### Required actions
1. In the passage on Industry 4.0 below, render this sentence into Spanish: "South Korean government joined the process in 2014 by announcing “Innovation in Manufacturing 3.0” program."
2. Write the next part of the passage on Industry 4.0 below, picking up after its final sentence.

-- START OF Selection --

By now, Industry 4.0 has gained momentum beyond Germany. United States government has organized a series of discussions on the Advanced Manufacturing Partnership (AMP). German government passed in 2012 the High-Tech Strategy that targeted billions of euro to the development of cutting-edge technologies. The following year the French Government initiated “La Nouvelle France Industrielle” program and the UK Government followed the lead with the long-term program “Future of Manufacturing”. The European Commission launched the new contractual Public-Private Partnership on “Factories of the Future” program in 2014. South Korean government joined the process in 2014 by announcing “Innovation in Manufacturing 3.0” program. The Chinese government followed the year after with the “Made in China 2025” strategy and the “Internet Plus” programs. The Japanese Government adopted the “5th Science and Technology Basic Plan”, which included the “Super Smart Society” program. The following year the Singapore government invested $19 billion to the Research, Innovation, and Enterprise (RIE) plan. In addition, the American high technology corporations AT&T, Cisco, General Electric, IBM, and Intel established “The Industrial Internet Consortium”. Similar collaboration was established between German, Japanese, and American high technology companies.

-- END OF Selection --
-- START OF Provided information --

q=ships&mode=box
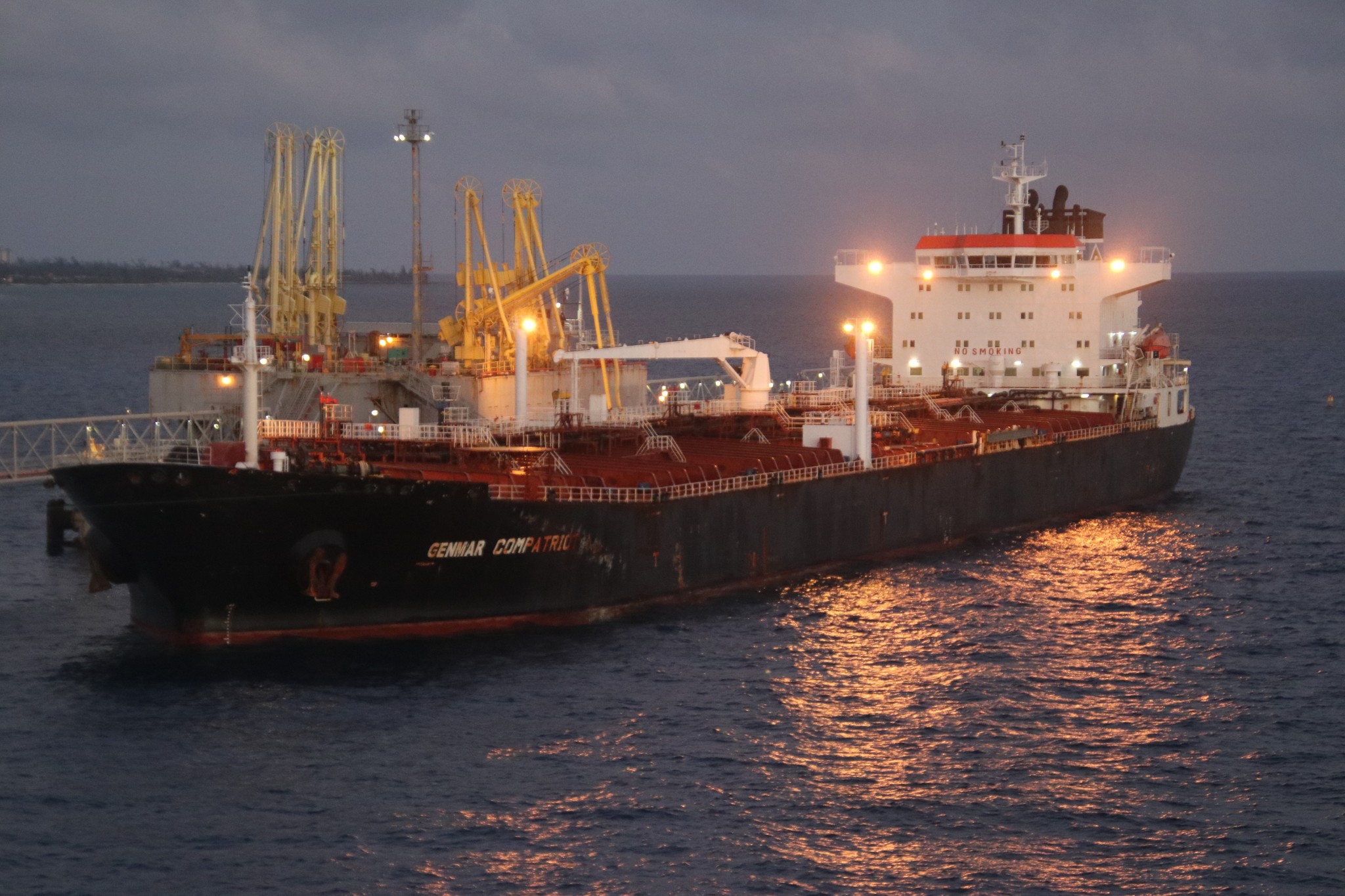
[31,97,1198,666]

-- END OF Provided information --
-- START OF Provided information --

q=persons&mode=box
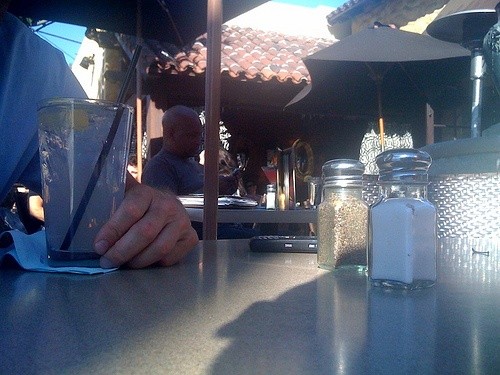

-- END OF Provided information --

### Written answers
1. El gobierno surcoreano se sumó al proceso en 2014 al anunciar el programa “Innovation in Manufacturing 3.0”.

2.
When we look back in the history of industrial manufacturing, the concept of Industry 4.0 does not fit in the typical pattern. It took more than hundred years before the term “First Industrial Revolution” was coined and the Second Industrial Revolution was defined approximately half a century after the take-off. Both revolutions had matured and gained momentum and both negative and positive consequences of the transformation could be observed and analyzed. The economic consequences of the first industrial revolution were significant, but it took several decades before changes in productivity and the GDP could be measured. Social consequences of the first industrial revolution were harsh and they were thoroughly analyzed by Karl Marx and Friedrich Engels among others already in the middle of the nineteenth century.

The second industrial revolution was monitored closer from the very beginning by the modern news media, which brought the radical innovations and heroic innovators to the international limelight. Economists and social scientists documented changes in national economies and social conditions. Future scenarios were painted, and for the first time, industrial production, manufacturing systems, and supporting infrastructure were included in the policy documents. Positive effects of the Second Industrial Revolution were contrasted to the negative effects of mass production, centralization of production and distribution, and the massive consumption of natural resources. These two contradictory pictures were embodied in the modern industrial society, which replaced slowly and gradually the traditional agricultural societies.

If compared to the first two industrial revolutions, the situation today is very different. Third and Fourth Industrial Revolutions provide very little concrete evidence for the economic and social analyses. Both concepts promise radical changes in the manufacturing systems and major changes in the organization of work and of everyday life. The positive scenarios promise rapid increases in productivity, sustainable production, and higher standards of living. Negative scenarios predict massive elimination of work and many of the current professions, which have formed the foundation of modern societies. How fast these changes will take place? If we draw conclusions from the past experience, the change will be slow and gradual. As Brynjolfsson and others [13] have demonstrated, transformation from one technological system into another was long delayed and far from automatic business.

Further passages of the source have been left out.